Mobilier design, absence de nappes, un plat escorté d’un vin, Senderens élargit sa cible et ouvre son talent (son génie) à une clientèle qui n’imaginait pas tant de faveurs et de générosité.

Et ça marche, la beauté du monument historique cher à André Malraux –décor classé– est accessible à une clientèle de passionnés, séduits par les accords mets et vins dont Senderens, un esthète du goût, est un maître reconnu. Deux millésimes de Banyuls pour le canard Apicius, à commander.

Que fait le Michelin? Il s’incline doctement. Le Tarbais est l’un des plus fameux chefs de l’Hexagone, il ne s’agit pas de le contrer mais de suivre les démarches d’un homme de cœur et de partage.
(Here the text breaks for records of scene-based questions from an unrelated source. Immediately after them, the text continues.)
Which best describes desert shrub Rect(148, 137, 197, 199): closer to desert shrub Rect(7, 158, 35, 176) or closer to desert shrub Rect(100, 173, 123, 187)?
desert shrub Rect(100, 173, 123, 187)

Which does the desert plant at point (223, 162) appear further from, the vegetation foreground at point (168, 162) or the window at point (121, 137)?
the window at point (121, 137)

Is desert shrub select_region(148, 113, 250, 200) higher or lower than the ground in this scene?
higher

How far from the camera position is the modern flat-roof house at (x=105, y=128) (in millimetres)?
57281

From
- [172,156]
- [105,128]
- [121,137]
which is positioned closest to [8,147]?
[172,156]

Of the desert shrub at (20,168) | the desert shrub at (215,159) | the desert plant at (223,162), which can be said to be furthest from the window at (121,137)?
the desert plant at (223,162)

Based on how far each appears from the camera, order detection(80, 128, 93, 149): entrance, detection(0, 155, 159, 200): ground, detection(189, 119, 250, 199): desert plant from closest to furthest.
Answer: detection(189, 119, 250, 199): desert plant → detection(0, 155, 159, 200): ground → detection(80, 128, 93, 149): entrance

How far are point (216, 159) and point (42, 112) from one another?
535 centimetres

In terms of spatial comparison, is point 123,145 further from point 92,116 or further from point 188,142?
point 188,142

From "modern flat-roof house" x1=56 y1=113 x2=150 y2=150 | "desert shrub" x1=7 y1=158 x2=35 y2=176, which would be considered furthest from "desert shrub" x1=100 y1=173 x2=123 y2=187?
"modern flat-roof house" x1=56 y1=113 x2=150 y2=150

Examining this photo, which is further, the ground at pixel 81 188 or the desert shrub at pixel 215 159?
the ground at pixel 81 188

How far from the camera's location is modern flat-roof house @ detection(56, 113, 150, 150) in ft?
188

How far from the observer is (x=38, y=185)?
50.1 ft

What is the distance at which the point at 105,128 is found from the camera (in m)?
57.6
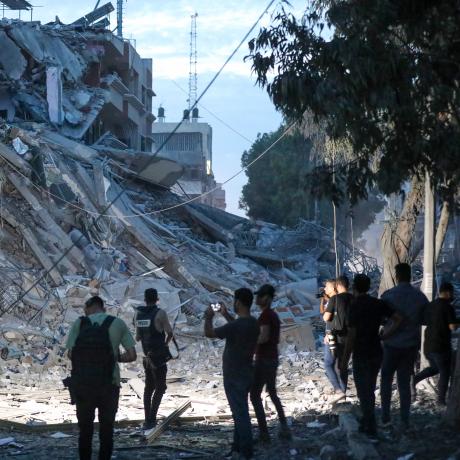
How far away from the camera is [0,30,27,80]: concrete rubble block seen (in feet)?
107

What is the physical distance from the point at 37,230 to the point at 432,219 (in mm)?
11051

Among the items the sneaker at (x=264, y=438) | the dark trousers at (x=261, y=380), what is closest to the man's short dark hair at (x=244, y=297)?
the dark trousers at (x=261, y=380)

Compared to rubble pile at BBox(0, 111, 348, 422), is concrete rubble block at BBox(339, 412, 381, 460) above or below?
below

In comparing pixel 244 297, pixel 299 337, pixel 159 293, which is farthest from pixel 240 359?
pixel 159 293

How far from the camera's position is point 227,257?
1104 inches

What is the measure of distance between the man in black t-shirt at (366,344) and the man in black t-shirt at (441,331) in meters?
1.15

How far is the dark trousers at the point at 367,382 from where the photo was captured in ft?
26.7

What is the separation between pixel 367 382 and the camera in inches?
322

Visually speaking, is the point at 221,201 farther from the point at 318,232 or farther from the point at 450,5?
the point at 450,5

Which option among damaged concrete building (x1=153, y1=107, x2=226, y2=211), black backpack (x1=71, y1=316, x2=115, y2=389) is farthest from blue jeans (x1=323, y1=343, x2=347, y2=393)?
damaged concrete building (x1=153, y1=107, x2=226, y2=211)

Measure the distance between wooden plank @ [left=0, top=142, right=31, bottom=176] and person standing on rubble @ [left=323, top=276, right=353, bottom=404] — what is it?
12099mm

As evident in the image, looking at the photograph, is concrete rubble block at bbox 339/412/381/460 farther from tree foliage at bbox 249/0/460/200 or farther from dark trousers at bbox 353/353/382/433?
tree foliage at bbox 249/0/460/200

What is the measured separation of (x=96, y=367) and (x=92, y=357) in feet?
0.28

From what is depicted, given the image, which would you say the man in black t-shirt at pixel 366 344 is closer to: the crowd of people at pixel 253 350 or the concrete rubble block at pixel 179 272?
the crowd of people at pixel 253 350
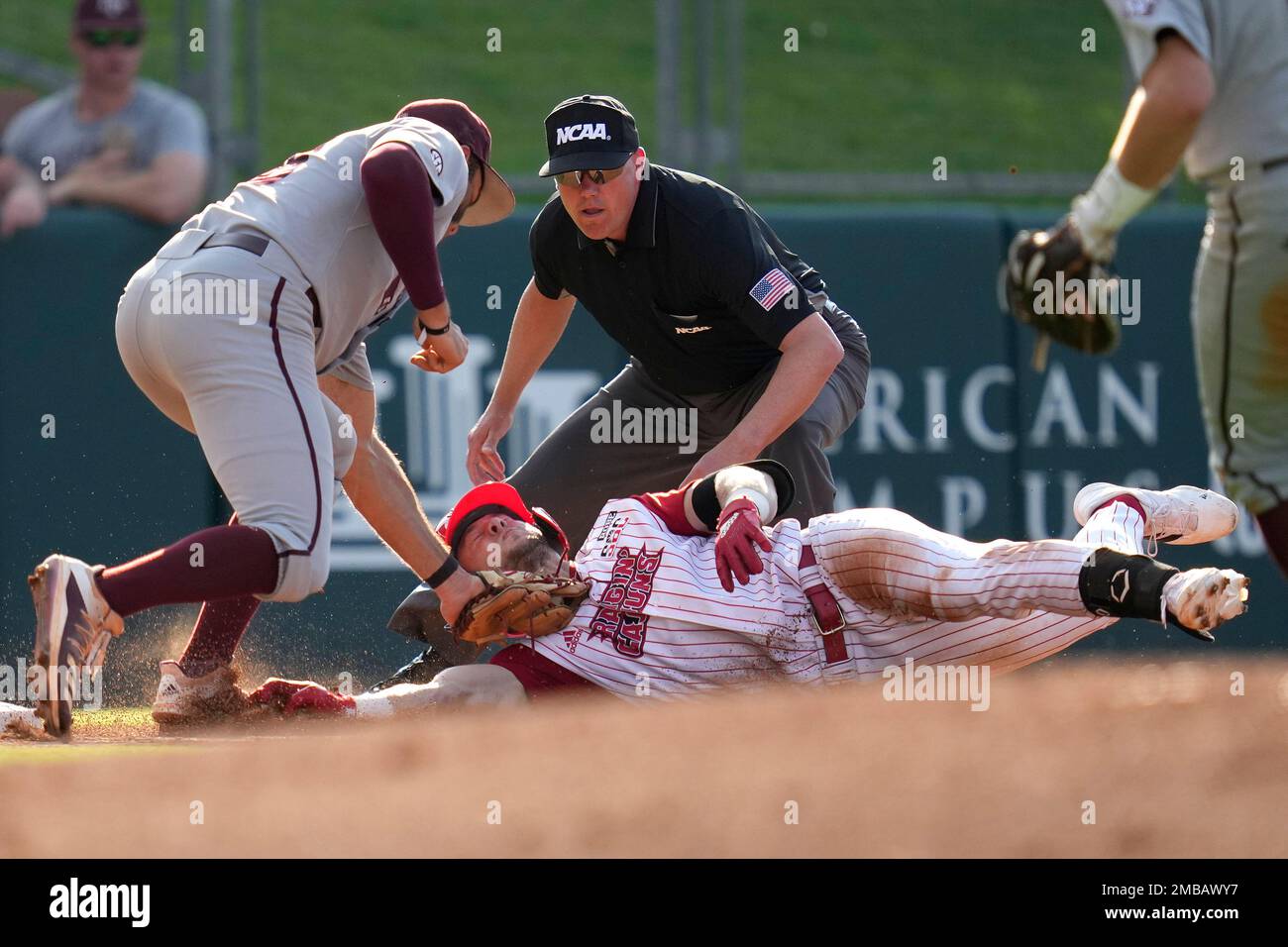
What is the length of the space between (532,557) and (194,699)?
3.20 ft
Il y a la joie de manger la vérité et de boire de nobles flacons. Oubliée la raideur empesée du service en smoking.

Jamais Senderens ne regrettera son initiative: ce furent les meilleurs moments de sa vie de chef magnifique. Titulaire de deux étoiles, l’angoisse de perdre la troisième, une torture en janvier, disparue. À la place, il a aimé les gens, il a été enchanté de les rendre heureux.

Rien sinon trois

La première grave contestation du Michelin, c’est aux propriétaires ancestraux de Maxim’s qu’on la doit. Maggie et Louis Vaudable, en 1981, ont demandé par lettre recommandée à ne plus paraître dans le guide de la maison du pneumatique. Maxim’s avait été sanctionné par les inspecteurs, rétrogradé à la deuxième étoile, une blessure infâmante pour les Vaudable, bien persuadés que le 3 rue Royale était le meilleur restaurant du monde, le préféré de La callas, de Charlie Chaplin et d’Orson Welles –la plus glorieuse clientèle de la planète...
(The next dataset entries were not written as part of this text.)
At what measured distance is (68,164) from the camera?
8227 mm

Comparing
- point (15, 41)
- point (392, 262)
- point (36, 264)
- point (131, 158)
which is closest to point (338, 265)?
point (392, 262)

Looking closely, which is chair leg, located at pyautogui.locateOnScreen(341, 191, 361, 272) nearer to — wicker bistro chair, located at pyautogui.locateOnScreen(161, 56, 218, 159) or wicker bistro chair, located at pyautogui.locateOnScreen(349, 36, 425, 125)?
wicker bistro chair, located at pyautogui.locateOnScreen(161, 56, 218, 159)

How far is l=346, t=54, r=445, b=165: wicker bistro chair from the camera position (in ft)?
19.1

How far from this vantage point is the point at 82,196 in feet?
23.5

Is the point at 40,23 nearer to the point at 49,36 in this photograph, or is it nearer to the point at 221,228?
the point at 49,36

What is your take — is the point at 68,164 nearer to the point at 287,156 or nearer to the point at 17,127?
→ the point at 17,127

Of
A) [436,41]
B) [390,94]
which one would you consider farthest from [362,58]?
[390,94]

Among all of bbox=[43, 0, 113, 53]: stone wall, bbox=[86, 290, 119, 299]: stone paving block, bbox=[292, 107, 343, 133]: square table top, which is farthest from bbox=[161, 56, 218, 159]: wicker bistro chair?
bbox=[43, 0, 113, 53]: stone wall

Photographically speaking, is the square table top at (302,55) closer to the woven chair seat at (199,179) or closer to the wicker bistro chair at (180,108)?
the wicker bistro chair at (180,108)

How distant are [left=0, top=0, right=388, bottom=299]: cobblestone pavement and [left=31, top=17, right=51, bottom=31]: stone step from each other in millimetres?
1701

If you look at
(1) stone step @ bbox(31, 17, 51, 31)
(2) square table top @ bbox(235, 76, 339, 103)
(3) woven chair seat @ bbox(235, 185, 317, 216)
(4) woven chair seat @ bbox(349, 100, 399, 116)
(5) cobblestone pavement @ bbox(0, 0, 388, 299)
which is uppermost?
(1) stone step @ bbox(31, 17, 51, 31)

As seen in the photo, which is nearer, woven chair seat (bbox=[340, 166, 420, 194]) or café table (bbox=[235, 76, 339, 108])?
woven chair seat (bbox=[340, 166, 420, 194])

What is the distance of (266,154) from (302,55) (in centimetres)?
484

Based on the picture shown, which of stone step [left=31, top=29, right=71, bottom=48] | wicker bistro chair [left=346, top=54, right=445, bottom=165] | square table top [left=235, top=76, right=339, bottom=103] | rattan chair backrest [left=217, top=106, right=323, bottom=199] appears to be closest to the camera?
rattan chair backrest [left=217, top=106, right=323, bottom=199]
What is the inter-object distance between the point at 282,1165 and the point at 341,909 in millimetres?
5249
La troisième étoilé retirée, les Vaudable ne pouvaient le supporter: mieux valait exclure leur institution chic et chère de cet ouvrage malvenu qui menaçait de les déshonorer. Maxim’s rétrogradé à deux étoiles, cela n’advint pas car le couple avait décidé de quitter les pages du guide. Rien sinon trois.
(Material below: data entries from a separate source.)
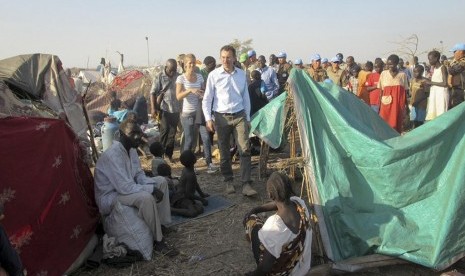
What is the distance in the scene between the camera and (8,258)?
8.20ft

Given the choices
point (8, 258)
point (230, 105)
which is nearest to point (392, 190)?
point (230, 105)

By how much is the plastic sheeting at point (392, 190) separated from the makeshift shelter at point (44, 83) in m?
2.72

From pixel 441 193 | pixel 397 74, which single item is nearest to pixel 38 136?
pixel 441 193

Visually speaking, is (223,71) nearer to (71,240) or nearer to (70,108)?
(70,108)

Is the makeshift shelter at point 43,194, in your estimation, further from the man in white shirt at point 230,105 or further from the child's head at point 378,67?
the child's head at point 378,67

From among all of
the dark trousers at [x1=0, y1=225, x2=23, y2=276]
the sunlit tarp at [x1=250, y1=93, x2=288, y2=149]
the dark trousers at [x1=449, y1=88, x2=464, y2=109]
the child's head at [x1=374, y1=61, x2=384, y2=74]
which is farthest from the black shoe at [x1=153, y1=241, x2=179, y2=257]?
the child's head at [x1=374, y1=61, x2=384, y2=74]

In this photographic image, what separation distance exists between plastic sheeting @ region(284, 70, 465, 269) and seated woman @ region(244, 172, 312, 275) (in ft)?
2.20

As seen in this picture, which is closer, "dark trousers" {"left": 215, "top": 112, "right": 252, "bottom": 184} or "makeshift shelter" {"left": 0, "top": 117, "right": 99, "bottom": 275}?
"makeshift shelter" {"left": 0, "top": 117, "right": 99, "bottom": 275}

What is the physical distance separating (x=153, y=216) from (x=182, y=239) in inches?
23.5

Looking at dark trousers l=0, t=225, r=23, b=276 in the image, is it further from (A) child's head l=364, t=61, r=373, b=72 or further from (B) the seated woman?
(A) child's head l=364, t=61, r=373, b=72

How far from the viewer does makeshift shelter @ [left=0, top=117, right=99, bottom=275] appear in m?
3.28

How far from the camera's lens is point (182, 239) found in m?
4.70

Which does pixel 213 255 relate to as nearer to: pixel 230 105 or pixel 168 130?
pixel 230 105

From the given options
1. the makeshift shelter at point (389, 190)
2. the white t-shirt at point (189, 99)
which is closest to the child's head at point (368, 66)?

«Ah vous aviez trois étoiles? Je n’en savais rien, qui s’en souciait ici? L’essentiel, c’est que Maxim’s continue à nous réjouir, croyez-moi», lançait un grand industriel du sucre.

Pierre Cardin, acquéreur de Maxim’s quelques mois plus tard, ne retrouvera jamais la moindre étoile au 3 rue Royale. Cela le chagrinait beaucoup, mais son excellent chef Michel Menant, disciple du maître Alex Humbert, génial cuisinier de Maxim’s, n’était plus aux fourneaux. Et puis le grand couturier voulait développer la marque –300 produits siglés Maxim’s. Le reste ne l’intéressait guère.

Quel intérêt a-t-on de s’éloigner du guide rouge, lequel a tout fait pour favoriser l’essor et le devenir de la bonne restauration? À voir la joie infinie des dizaines de chefs lauréats distingués par le guide en 2018, on mesure l’influence immense de l’ouvrage de deux mille pages –et son prestige en France et ailleurs. Même si Michelin ne vend que 50.000 exemplaires cette année, le guide reste une référence majeure, un must pour tout cuisinier respectueux de ses maîtres. Imagine-t-on Ducasse et Robuchon contester l’existence du Michelin?

Quels chefs consacrés par «le rouge» sont, cette année, désireux de s’exclure des verdicts, du système et des distinctions? Qui sont-ils? Pour l'instant, aucun à l’horizon.